St George's was built in 1912 at a time when the town was popular with British visitors who came to take the waters at the spa. The idea to install bells came from Jeff Ladd who, with his wife Catherine, bought a second home in Vernet-les-Bains 20 years ago.
Both started bell-ringing when they were teenagers and felt there was an opportunity to introduce bells into the empty tower of the church. Sadly, Catherine died In August 2014, just a short time before necessary renovations to the church were complete and installing bells became a realistic possibility.
With a tower almost exactly the same size as St George's, Ypres, Jeff felt that a ring of eight would be too similar to one of the two other rings on mainland Europe. He wanted the bells to be hung on one level so twelve was out of the question unless serious compromises were to be made. Ten bells, with a tenor a little lighter than Ypres seemed to be the way forward. The Mairie, which owns the building, was happy to agree to the new project, and gave substantial support throughout its inception and realisation.
It took around four years to plan and finance the project and eight months from placing our order for the bells to be cast and installed. Inspired by Andrew Mills and Mike Semken, all the work was entrusted to John Taylor & Co of Loughborough. Advice at the outset from Matthew Higby and the involvement of Dave Kelly of the Keltek Trust was also invaluable, and gave the project the early impetus that it needed. In the end, we decided not to use the two redundant bells from Pheasey and Gorran that Keltek had offered us but to go for a compelte new ring. Six bells were cast in memory of Catherine, paid for with donations from family and friends. Two are in memory of other ringers: Harry Winter of Oxford and Ripon and Roger Green of Ilkley. A further bell was given by David Barrington, also an Oxford ringer, in memory of his parents, Lancelot and Elizabeth. The final bell is dedicated to St Dunstan, the patron saint of ringers.

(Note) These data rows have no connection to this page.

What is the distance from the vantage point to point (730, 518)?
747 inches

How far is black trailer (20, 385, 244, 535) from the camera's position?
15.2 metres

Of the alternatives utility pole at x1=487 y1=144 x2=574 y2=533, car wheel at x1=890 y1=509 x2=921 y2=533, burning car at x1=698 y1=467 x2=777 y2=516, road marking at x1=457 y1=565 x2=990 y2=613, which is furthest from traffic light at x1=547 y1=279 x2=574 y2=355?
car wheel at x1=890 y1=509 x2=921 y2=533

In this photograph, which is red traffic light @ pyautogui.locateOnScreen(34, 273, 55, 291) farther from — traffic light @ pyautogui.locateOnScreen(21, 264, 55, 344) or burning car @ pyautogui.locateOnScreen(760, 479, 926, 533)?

The bells were first rung on Palm Sunday 2019. Four days later, on Maundy Thursday, we rang the first quarter peal, in response to the appeal from the Archbishop of Canterbury for churches across England to ring their bells following the fire at Notre-Dame Cathedral.
We have made good progress in training enough ringers to ring for practices and services each week, helped considerably by the few ringers who already live or have holiday homes in the Department. We're particularly pleased that three of our ringers are French and see our bells as a great opportunity for local people to share in a fascinating English tradition.